- President instructs to use modern technology when producing seeds and plants and stresses need to carry out R&D domestically
- Initiative complements with earlier proposal to introduce advanced agri-tech subjects into curricula
- Funds allocated for R&D in Sri Lanka remain insignificant at both state and private sector levels
Sri Lanka will soon embark on research and development (R&D) related to modern agricultural technologies with state patronage, as the focus is rapidly shifting towards building a robust domestic agricultural economy premised on achieving food security and exports of agricultural produce.
The proposal, which was long overdue, was mooted by President Gotabaya Rajapaksa, at a meeting held this week, on the plans of the Paddy and Cereals, Organic Food, Vegetables, Fruits, Chilies, Onions and Potatoes, Seed Production and High Tech Agriculture State Ministry.
Rajapaksa instructed to use modern technology when producing seeds and plants and pointed out the importance of carrying out R&D domestically.
The share of GDP allocated for R&D in Sri Lanka is insignificant at both state and private sector levels, inhibiting the growth potential of the country as R&D sows seeds for innovation and enterprise.
Further, the technologies, which can be used in post-harvest management during both storing and transport, have also come to the fore, as a significant amount of agricultural produce is wasted during the post-harvest period, due to not following the proper guidelines and technologies or sheer ignorance.
The initiative to rigorously carry out domestic R&D is also expected to dovetail with the earlier proposal by the Central Bank to introduce subjects related to advanced agricultural technologies as part of the curricula of technical and tertiary education programmes, with the aim of bridging the knowledge gap in using modern technology in agriculture and to promote their adoption to achieve precision in application of inputs, increase in agricultural output and the quality of the agri products.
In its research and policy advocacy paper ‘Adoption of Modern Technologies in Agriculture’, the Central Bank made this recommendation to the policymakers aimed at achieving further progress towards technology-oriented agriculture, which directly improves agricultural value chains, which is crucial in the country’s next level of development and tackling the emerging challenges in the agricultural sector.

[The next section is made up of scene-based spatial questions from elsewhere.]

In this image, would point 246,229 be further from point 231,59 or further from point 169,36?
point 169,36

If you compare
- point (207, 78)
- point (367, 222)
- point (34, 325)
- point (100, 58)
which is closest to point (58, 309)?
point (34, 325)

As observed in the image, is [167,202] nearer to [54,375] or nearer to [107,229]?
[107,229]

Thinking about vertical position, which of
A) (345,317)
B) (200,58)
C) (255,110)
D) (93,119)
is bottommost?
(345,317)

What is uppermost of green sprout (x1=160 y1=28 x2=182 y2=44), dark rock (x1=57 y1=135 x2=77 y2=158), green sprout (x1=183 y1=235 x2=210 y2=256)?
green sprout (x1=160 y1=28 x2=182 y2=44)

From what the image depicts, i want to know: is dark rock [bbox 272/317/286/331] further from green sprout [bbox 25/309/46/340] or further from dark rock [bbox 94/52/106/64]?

“In the medium to long run, introducing subjects related to advanced agriculture technologies to curricula of technical and tertiary education programmes is also essential to promote technology adoption in the agriculture sector,” said the authors to the paper.

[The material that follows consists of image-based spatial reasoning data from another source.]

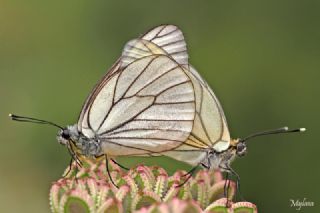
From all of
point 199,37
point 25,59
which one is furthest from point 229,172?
point 25,59

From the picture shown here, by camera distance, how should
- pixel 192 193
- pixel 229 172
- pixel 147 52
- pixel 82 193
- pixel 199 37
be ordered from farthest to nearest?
pixel 199 37 → pixel 147 52 → pixel 229 172 → pixel 192 193 → pixel 82 193

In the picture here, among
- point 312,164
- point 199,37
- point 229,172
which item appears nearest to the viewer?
point 229,172

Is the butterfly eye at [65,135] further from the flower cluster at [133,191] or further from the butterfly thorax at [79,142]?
the flower cluster at [133,191]

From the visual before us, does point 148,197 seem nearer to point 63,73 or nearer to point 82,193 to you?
point 82,193

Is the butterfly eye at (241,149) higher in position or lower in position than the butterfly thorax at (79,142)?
lower

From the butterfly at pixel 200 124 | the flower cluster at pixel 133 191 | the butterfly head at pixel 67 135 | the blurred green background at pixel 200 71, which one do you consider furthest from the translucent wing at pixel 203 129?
the blurred green background at pixel 200 71

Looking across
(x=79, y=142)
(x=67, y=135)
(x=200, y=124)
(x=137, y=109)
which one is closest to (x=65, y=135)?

Given the limited resources available for agriculture and rising demand for agri products, precision or smart agricultural techniques have emerged, suggesting the application of the precise amount of agricultural input based on the crop and field condition, determined by using modern information and telecommunication technologies.
The proposal to incorporate subjects in advanced agricultural technologies in curricula will also indirectly provide redress to one of the biggest structural imbalances plaguing the Sri Lankan economy for years, where a quarter of the country’s workforce being stuck in agriculture, which creates less than one-tenth of the economic output, which is a source of high level of economic inequality.